高校デビューを目指し友達を作るべく意気揚々と高校に入学したのだけれど、それは見事に失敗してしまった。
高校デビュー、と言っても別にいじめられていたとか今までずっと一人だったとか見た目が地味だったとかそういうことではない。別に見た目はおそらく普通だ思うし友達はいた。移動教室をするのにも困ったことはないし、お昼や休み時間も同様。しかし、それが毎年変わるのだ。クラス替えするごとにそのポジションは変わり、一年たつと去年仲良くしていた子とは、すれ違えば話すもののわざわざ休日に遊びにいったりだなんてことはなかった。案の定中学を卒業してからも、クラスの集まり以外ではあうことはなかった。
つまりだ、何を言いたいのかというと私は友達が欲しいのだ。一生の付き合いとも言えるような関係を望んでいる。はい、重いとか言わない。大学からでも遅くないとも思うけれども、高校から欲しい。私の欲である。が、新しくクラスに入り友達は出来た。出来たけれど、私が望んでいたような友人は出来なかった。何日か一緒にいれば段々慣れてきて色々話すようになれたけれど、どの子も一歩入って話すことは出来そうになかった。一度グループが決まれば他には移動しづらいし(女の子とは面倒なものである)そもそも他の女の子たちを見てもそこまで仲良くなれそうな気はしなかった。イコール、結局私の人生を変えることはできなかったのである。なんだかため息をついてしまう、友達を作る次の新しい機会まであと三年。先が暗くて、入学早々ブルーだった。代わりといってはなんだけれど少し憧れの女の子なら出来た、けれども、まぁ話しかける勇気もなく。一年の間で合同授業の席替えで側の席になれと念じるくらいしかできない。

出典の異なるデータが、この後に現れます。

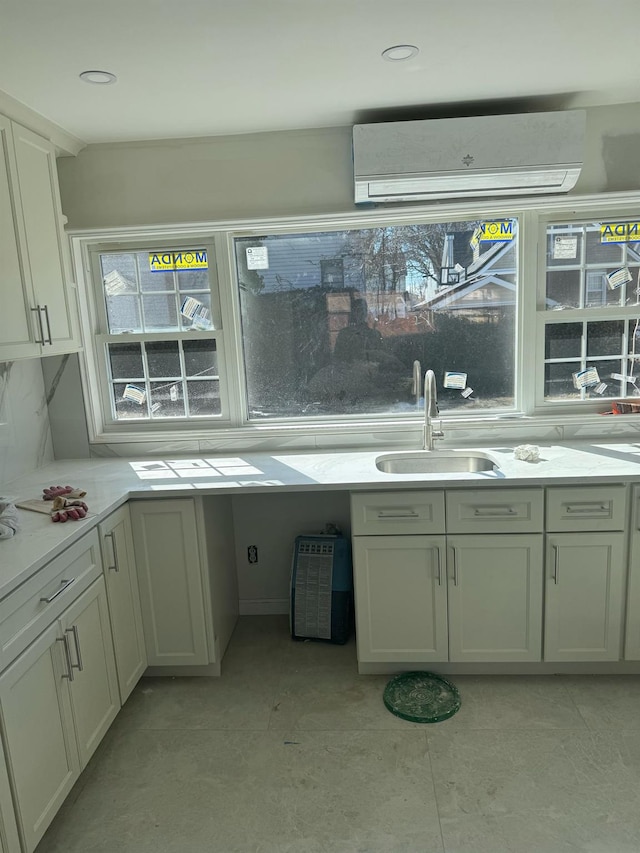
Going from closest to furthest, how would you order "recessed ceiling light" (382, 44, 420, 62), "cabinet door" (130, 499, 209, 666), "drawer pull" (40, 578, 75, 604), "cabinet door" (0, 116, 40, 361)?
"drawer pull" (40, 578, 75, 604) → "recessed ceiling light" (382, 44, 420, 62) → "cabinet door" (0, 116, 40, 361) → "cabinet door" (130, 499, 209, 666)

特に入りたい部活もなく、美術部にとりあえず入部し幽霊部員となった。美術部に入った子の大体がゆるゆるとした性格で私と同じく幽霊部員として入部している子が多くとても楽である。折角高校生になったことだしアルバイトでもしようか…と、いうことで、コーヒーショップのスターボックスで求人紙をパラパラと眺める。とくにやりたいものはないのだけれど。頬杖をつきながら次のページへとめくれば、正面の席の椅子ががたりと引かれた音がして、ふと顔をあげた瞬間私は顔を歪めた。


「バイトなんか出来るんスか、あんた」
「…なんでいるの、涼太」


いやに目に入る金髪が私の目の前に座る。わたしの嫌いな幼なじみ、黄瀬涼太。周りの女の子たちがこそこそと涼太の話をしているのがわかる。それをとくに気にした様子もなくアイスコーヒーを飲む涼太がなんだか相変わらずで最高に苛ついた。


「部活は?」
「今日は自主練、俺はこのあと撮影」
「早くスタジオいきなよ」


バスケ部のエースで、モデル。女の子にもてるし多分まぁ友達もいるだろう。毎日忙しく過ごしている涼太、まさしくリア充。昔から要領良くてなんでも出来た涼太が羨ましくて、でも私はとくに特技なんてなくて、いつも負けたような気分になって悔しかった。多分幼い頃から私は涼太を妬んでた。それでも幼少期はまだ仲が良かったけれど、小学校の高学年あたりから涼太のそれが目立ち始めて、周りの目も変わっていって。私は涼太の側に居るのが嫌になって離れた。私が涼太に勝てるものなんて成績ぐらいだったのでそれだけは涼太に負けないようこっそり頑張ってはいるけれど、なんて惨めな闘争心だろうかと自分で呆れてしまう。


「部活、入んないんスか」
「入ってるじゃない、美術部」
「活動はしてないだろ」


いや、そうだけれど。何故そんなことを涼太に言われなければならないのか。私だって青春まがいなことしたいのだけれど、そう出来るほど世の中うまいこと運ばない。涼太みたいに何か得意なものを一つでも持っていれば違ったのかな。そんな仮定の中でしか考えられない自分が嫌だった。求人紙を鞄にしまって空になったカップを片手に立ち上がる。


「涼太には関係ないでしょ」


それだけ言って私は店を出た。涼太が不機嫌そうな目をしていたのが見える、それでいいのかモデル。でも多分不機嫌なのが周りには分からないだろうからいいのか。イケメンって得だ、笑っていなくても物思いに耽っているとでも思われるのだから。涼太の視線の意味は知らんぷりして、私はそのまま家路についた。私はいつだって涼太を羨んでばかりだ。意気地無しな自分を見て見ぬふりで、今日も毎日を過ごしている。